The Dialogflow CX Console is different from the Google Cloud Platform (GCP) Console (visit documentation, open console). The Dialogflow CX Console is used to manage Dialogflow CX agents, while the GCP Console is used to manage GCP-specific Dialogflow CX settings (for example, billing) and other GCP resources.
In most cases you should use the Dialogflow CX Console to build agents, but you can also use the Dialogflow CX API to build agents for advanced scenarios.
Dialogflow CX currently provides several built-in integrations with other conversation platforms. These integrations provide a user interface to the end-user, and they call the Dialogflow API for you. All you need to do is build your agent and optionally implement a webhook service. Each integration handles interactions in a platform-specific way, so see the specific integration documentation for details.
For each conversational turn, an interaction takes place. During an interaction, an end-user sends input to Dialogflow, and Dialogflow sends a response. You have two options when implementing your system to handle interactions: using the API or using an integration.
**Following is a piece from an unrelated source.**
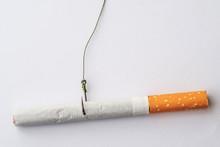 Cigarette Caught On A Fishing ...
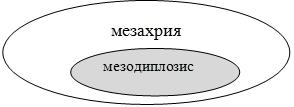 17-04-2020 14-04-14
When using the API, your system needs to handle the following:
- Build an agent.
- Provide a user interface for end-users.
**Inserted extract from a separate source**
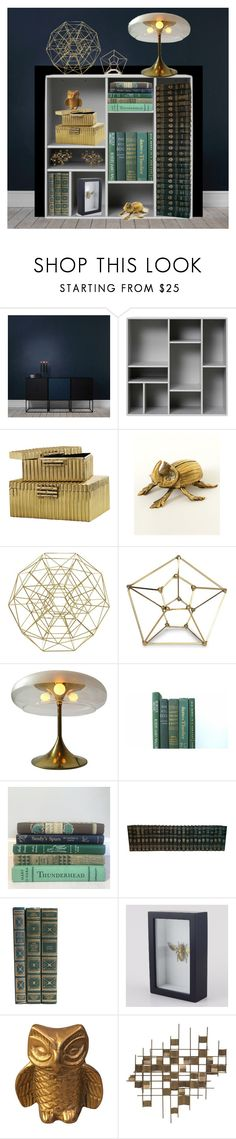 """""""Brass & books"""" by bindingspine ❤ liked on Polyvore featuring interior, interiors, interior design, home, home decor, interior decorating, Global Views, CB2, Mitchell Gold + Bob Williams and Reggiani"""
- Call the Dialogflow API for each conversational turn to send end-user input to the API.
- Unless your agent responses are purely static (uncommon), you need to host a webhook service to handle webhook-enabled fulfillment.
When using an integration, your system only needs to handle the following:
- Build an agent.
- Optionally implement a webhook service.
The following diagram shows the steps that take place for one conversational turn of a session.
- The end-user types or says something, known as end-user input.
- Your user interface or integration system receives the input and forwards it to the Dialogflow API in a detect intent request.
- The Dialogflow API receives the detect intent request. It matches the input to an intent or form parameter, sets parameters as needed, and updates session state. If it needs to call a webhook-enabled fulfillment, it sends a webhook request to your webhook service, otherwise, go to step 6.
- Your webhook service receives the webhook request. Your service takes any actions necessary, like calling external APIs, querying or updating a database, etc.
- Your webhook service builds a response and sends a webhook response back to Dialogflow.
- Dialogflow creates a detect intent response. If a webhook was called, it uses the response provided in the webhook response. If no webhook was called, it uses the static response defined in the agent. Dialogflow sends a detect intent response to your user interface or integration system.
- Your user interface or integration system receives the detect intent response and forwards the text or audio response to the end-user.
- The end-user sees or hears the response.